In the majority of the literature regarding the application of EVT to financial data for VAR modelling, only closing price and their respective log returns are used for EVT estimation. However, since the log returns are not independent and identically distributed, this would provide an improper estimation of the VAR. This paper illustrates a procedure for estimating VAR by first standardizing the log returns by the realized volatility, as estimated with high-frequency data, and so making the returns data independent and identically distributed prior to EVT estimation. The results empirically show that if the forward volatility is known, then this procedure can provide a valid VAR measure. By using the HAR-RV model to predict forward volatility, the predictive model doesn’t perform as well, especially for the left tail, suggesting that proper volatility prediction is an integral component for the application of this procedure.

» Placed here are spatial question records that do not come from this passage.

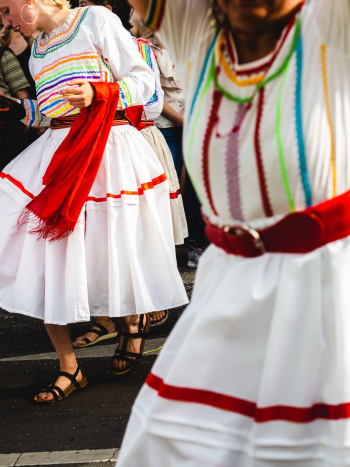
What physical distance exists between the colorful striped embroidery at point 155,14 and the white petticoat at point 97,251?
5.95 ft

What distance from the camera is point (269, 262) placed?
1409 millimetres

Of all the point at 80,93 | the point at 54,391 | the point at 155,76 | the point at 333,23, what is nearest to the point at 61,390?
the point at 54,391

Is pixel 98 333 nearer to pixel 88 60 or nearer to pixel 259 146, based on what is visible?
pixel 88 60

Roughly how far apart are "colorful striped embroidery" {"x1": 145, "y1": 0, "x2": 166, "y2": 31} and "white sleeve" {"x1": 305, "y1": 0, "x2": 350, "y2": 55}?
38 centimetres

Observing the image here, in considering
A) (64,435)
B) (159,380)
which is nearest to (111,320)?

This paper also explored the use of high-frequency data for analyzing VAR models for intraday returns as well as for daily returns. The results suggest that the procedure proposed by the paper also provides a valid model for VAR estimation on an intraday scale. This intraday VAR may also provide a method for risk managers to more efficiently allocate capital as less capital is needed on average for intraday periods than for daily periods. Furthermore, analyzing VAR models through an intraday basis provides a better method of evaluating the model since the higher number of trials results in a higher number of expected breaks, which would be important for evaluating VAR models with high degrees of confidence. This intraday method also eliminates incorrect VAR models such as the normal distribution. Finally, the use of intraday VAR may also allow for better parameter estimation as the large size of the data set allows for better convergence to the shape parameter ξ with larger block sizes.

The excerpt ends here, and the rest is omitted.